REQUIRED ACTION: Reproduce the passage of the Nifty Teaching article that runs from "For about 300" up to and including "radically different structures.".
--- TEXT EXCERPT Enclosed Below ---
Nifty Teaching

Published: Feb 23, 2011

Nifty Teaching

For about 300 middle schools students in western Maryland, a recent science class masqueraded as a paper-airplane competition. Anne Spence, an assistant professor of mechanical engineering at UMBC, divided groups of students at St. John Regional Catholic School into teams to design single-sheet planes, awarding points to those whose models reliably flew the farthest.

At Huntingtown High School in southern Maryland’s Calvert County, students in advanced placement and honors chemistry classes also got a fresh perspective on science when Mark Perks, a senior lecturer in UMBC’s Department of Chemistry and Biochemistry, handed them molecular model kits to demonstrate how identical groups of atoms can take on radically different structures.

The lessons were meant to be fun, but they were also part of a broad effort to ignite scientific interest in local schools as part of the USA Science and Engineering Festival. Spence and Perks were selected to be part of the “Nifty Fifty,” a group of slightly more than 50 leading educators and researchers from across the country.

Other members of the Nifty Fifty included Francis Collins, Director of the National Institutes of Health, and Tony Fauci, Director of the National Institute of Allergy and Infectious Diseases (NIAID).
--- End of Enclosed TEXT EXCERPT ---
--- SUPPLIED INFORMATION Enclosed Below ---
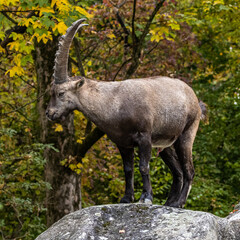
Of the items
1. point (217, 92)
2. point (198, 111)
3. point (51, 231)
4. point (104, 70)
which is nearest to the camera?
point (51, 231)

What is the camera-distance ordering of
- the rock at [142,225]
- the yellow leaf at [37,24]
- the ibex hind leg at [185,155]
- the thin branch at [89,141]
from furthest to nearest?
the thin branch at [89,141] < the yellow leaf at [37,24] < the ibex hind leg at [185,155] < the rock at [142,225]

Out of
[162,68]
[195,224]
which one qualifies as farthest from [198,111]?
[162,68]

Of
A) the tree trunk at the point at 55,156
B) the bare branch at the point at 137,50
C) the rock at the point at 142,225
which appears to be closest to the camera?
the rock at the point at 142,225

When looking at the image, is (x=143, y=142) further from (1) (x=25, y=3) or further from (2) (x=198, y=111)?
(1) (x=25, y=3)

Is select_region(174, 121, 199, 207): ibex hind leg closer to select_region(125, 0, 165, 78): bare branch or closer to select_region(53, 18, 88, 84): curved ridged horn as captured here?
select_region(53, 18, 88, 84): curved ridged horn

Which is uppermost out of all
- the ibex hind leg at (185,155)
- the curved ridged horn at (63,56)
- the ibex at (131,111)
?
the curved ridged horn at (63,56)

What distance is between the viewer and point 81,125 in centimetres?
1270

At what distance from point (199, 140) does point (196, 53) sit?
292 centimetres

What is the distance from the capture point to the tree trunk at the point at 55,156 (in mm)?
10562

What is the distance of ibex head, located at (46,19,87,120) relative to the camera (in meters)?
6.80

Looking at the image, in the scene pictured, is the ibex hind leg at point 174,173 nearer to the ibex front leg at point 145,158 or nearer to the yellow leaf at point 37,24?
the ibex front leg at point 145,158

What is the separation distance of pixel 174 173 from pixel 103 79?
4.84 meters

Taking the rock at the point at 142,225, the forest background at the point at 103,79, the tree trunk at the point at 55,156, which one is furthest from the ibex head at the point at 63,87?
the tree trunk at the point at 55,156

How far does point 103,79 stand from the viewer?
39.2 ft
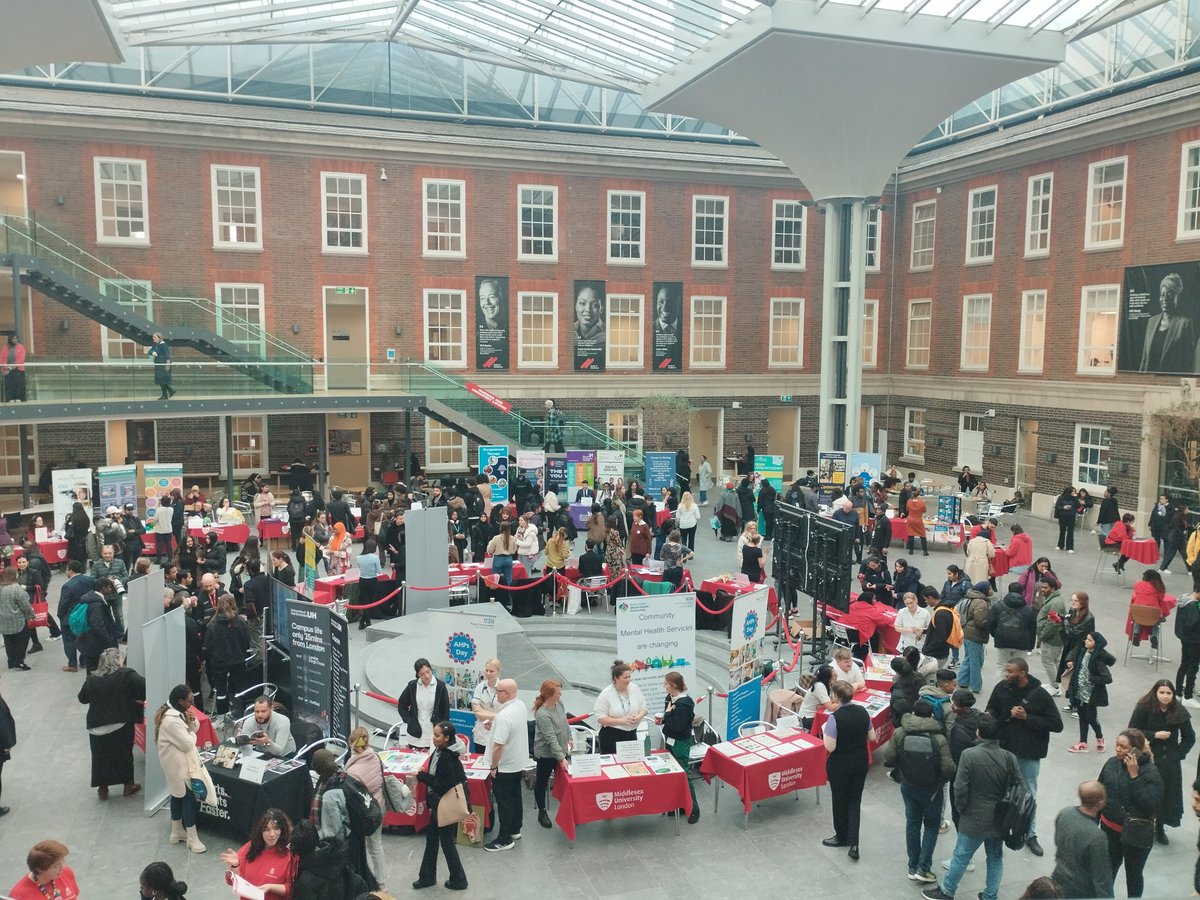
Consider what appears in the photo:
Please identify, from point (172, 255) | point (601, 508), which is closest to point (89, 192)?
point (172, 255)

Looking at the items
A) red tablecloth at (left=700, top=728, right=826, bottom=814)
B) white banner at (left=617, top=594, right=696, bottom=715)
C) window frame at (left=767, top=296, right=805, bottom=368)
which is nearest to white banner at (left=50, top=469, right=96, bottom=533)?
white banner at (left=617, top=594, right=696, bottom=715)

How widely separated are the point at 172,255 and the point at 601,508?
51.3 feet

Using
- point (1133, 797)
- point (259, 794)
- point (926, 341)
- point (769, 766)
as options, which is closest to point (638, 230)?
point (926, 341)

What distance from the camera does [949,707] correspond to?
934 centimetres

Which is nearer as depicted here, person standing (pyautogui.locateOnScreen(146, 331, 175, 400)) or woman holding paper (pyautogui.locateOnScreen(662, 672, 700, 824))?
woman holding paper (pyautogui.locateOnScreen(662, 672, 700, 824))

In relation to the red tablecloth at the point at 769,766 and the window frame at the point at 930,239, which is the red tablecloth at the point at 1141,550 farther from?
the window frame at the point at 930,239

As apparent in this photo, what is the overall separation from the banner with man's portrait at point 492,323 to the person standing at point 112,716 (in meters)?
21.1

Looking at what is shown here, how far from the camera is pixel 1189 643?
12.2 metres

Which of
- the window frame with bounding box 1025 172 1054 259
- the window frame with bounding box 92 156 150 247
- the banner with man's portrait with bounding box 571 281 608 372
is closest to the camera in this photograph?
--- End of Enclosed SUPPLIED INFORMATION ---
FINISHED EXERCISE:
For about 300 middle schools students in western Maryland, a recent science class masqueraded as a paper-airplane competition. Anne Spence, an assistant professor of mechanical engineering at UMBC, divided groups of students at St. John Regional Catholic School into teams to design single-sheet planes, awarding points to those whose models reliably flew the farthest.

At Huntingtown High School in southern Maryland’s Calvert County, students in advanced placement and honors chemistry classes also got a fresh perspective on science when Mark Perks, a senior lecturer in UMBC’s Department of Chemistry and Biochemistry, handed them molecular model kits to demonstrate how identical groups of atoms can take on radically different structures.